Kenawi Samirah von attac Berlin erzählte auf spannende Weise über die Geheimnisse des Geldes und die gestörten Verteilungsmechanismen und Peter Wahl von WEED zeigte eine emanzipatorische Strategie für eine Reform der internationalen Finanzmärkte mit verschiedenen Reformansätzen einschließlich der Tobin-Steuer und deren Realisierungschancen auf, mit der neue Freiräume für eine an den Interessen der menschenausgerichtete Wirtschaftspolitik eröffnet werden können.

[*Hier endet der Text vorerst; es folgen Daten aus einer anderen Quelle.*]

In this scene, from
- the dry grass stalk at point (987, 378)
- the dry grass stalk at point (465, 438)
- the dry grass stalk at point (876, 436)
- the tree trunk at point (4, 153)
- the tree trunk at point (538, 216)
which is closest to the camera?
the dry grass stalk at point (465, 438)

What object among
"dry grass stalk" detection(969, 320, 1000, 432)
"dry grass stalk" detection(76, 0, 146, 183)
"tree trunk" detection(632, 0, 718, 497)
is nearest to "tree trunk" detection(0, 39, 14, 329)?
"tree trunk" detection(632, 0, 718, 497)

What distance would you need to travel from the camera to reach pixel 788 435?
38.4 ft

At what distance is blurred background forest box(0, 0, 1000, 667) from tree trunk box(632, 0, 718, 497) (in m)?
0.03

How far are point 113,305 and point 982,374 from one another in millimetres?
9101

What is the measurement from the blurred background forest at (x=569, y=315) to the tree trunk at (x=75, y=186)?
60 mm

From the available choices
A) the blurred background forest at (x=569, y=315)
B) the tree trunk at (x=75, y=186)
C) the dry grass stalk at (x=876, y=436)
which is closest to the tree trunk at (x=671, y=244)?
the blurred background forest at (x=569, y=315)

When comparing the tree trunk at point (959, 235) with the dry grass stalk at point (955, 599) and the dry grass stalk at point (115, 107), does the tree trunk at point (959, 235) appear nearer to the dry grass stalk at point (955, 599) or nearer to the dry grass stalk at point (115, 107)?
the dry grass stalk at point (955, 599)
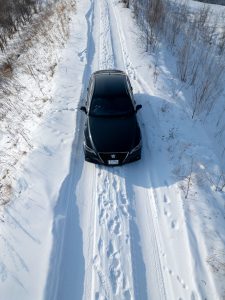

Neuer zukunftsfähiger Arbeitsbegriff und existenzsicherndes Mindesteinkommen für alle
Über den sinnvollen Umbau der Arbeitsgesellschaft und einen zukunftsfähigen Begriff von Arbeit sowie mit dem Umgang mit dem Niedriglohnsektor setzte sich ein weiteres Podium auseinander. „Arbeit darf nicht arm machen“. Die ver.di-Bundesverwaltung thematisierte „Gestaltungsoptionen für die Arbeit von heute und morgen“. Das ifat-Institut Hamburg für Arbeit und Technik entwarf Zukunftsvisionen und Szenarien für Arbeit und Leben im Jahre 2015. Institute aus Berlin und Gelsenkirchen entwarfen einen neuen gesellschaftlichen, nicht nur technich-ökonomischen Innovationsbegriff und zeigten Zukunftsbedarf und –pfade auf. Andere befassten sich mit den Chancen und Notwendigkeiten einer Arbeitszeitverkürzung, wieder andere mit dem Sozialstaatsgebot des Grundgesetzes und der Frage der Verteilungsgerechtigkeit.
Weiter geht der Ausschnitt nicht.